As a therapist, I believe deeply that it is my duty to create an environment of warmth, understanding, and compassion. I recognise that my clients may be carrying heavy burdens, and that it is my role to offer them temporary solace and respite from the outside world. I strive to be a gentle presence, providing a safe space where they can lower their defences and be truly seen and heard.

In this gentle space, I encourage my clients to explore their emotions at their own pace. I do not rush or push them to confront their pain before they are ready. Instead, I hold space for their vulnerability, allowing them to express themselves without judgment or criticism. I offer a listening ear, a compassionate heart, and a genuine desire to understand their experiences.

In moments of distress, I remind my clients that it is okay, and perhaps even necessary, to be gentle with themselves.

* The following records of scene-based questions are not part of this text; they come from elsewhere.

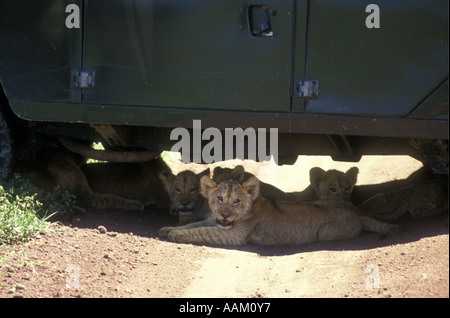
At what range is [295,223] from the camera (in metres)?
7.11

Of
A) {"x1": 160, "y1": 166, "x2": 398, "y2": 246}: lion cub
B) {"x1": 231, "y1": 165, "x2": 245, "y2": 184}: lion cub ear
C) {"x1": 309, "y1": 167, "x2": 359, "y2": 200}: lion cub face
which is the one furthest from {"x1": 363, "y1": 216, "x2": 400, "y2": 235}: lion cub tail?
{"x1": 231, "y1": 165, "x2": 245, "y2": 184}: lion cub ear

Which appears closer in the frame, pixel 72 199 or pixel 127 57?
pixel 127 57

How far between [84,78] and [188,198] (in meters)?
1.95

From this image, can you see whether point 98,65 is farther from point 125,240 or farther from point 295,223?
point 295,223

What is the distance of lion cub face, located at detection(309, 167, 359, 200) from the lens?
805cm

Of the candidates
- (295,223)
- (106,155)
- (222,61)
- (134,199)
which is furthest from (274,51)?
(134,199)

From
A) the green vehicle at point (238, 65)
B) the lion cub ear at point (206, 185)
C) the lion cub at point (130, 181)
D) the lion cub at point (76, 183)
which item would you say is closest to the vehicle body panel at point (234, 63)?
the green vehicle at point (238, 65)

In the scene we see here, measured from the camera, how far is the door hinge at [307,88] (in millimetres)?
6309

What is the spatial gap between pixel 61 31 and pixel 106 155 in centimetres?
174

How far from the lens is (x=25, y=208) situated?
668 cm

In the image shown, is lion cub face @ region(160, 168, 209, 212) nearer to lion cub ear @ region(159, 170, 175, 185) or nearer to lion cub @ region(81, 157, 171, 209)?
lion cub ear @ region(159, 170, 175, 185)

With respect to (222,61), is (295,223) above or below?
below

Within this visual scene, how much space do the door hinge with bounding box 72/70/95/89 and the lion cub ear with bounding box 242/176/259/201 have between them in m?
1.82

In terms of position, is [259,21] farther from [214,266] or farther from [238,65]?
[214,266]
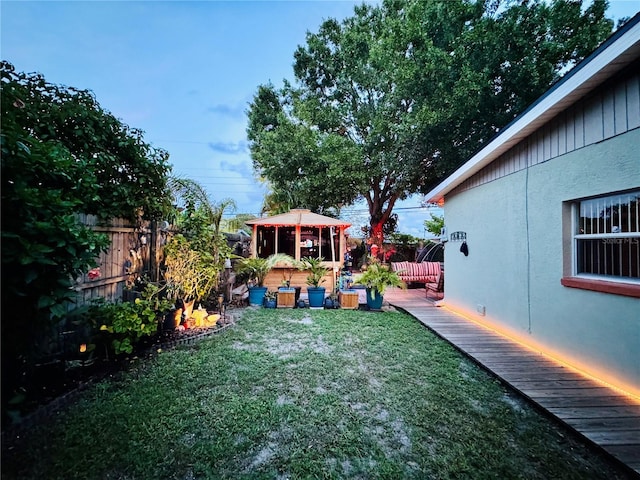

I encourage self-compassion and self-care as essential tools for navigating life’s challenges. Together, we explore gentle practices such as mindfulness, relaxation techniques, and self-soothing strategies that can provide comfort and support during difficult times.

Being gentle in therapy also means recognising and respecting each client’s unique journey. I understand that what works for one person may not work for another. I adapt my therapeutic approach to meet the needs and preferences of my clients, honouring their autonomy and empowering them in their healing process.

Through gentle guidance and unconditional support, I aim to instil hope in my clients. Life may be hard, but therapy can be a refuge amidst the storm. It is a place where they can find solace, gain clarity, and develop the strength to face their challenges with resilience and grace.

In the gentle space of therapy, I strive to be a source of comfort and empowerment for my clients. I believe in their inherent worth and their capacity for growth and healing. By offering them a soft place to land, I hope to help them navigate life’s complexities with kindness, understanding, and a renewed sense of hope.

As a therapist, I am privileged to witness the incredible resilience and strength of the human spirit. Every day, I can guide individuals on their unique journey towards healing and self-discovery. One such client who stands out in my mind is a past client, Emily.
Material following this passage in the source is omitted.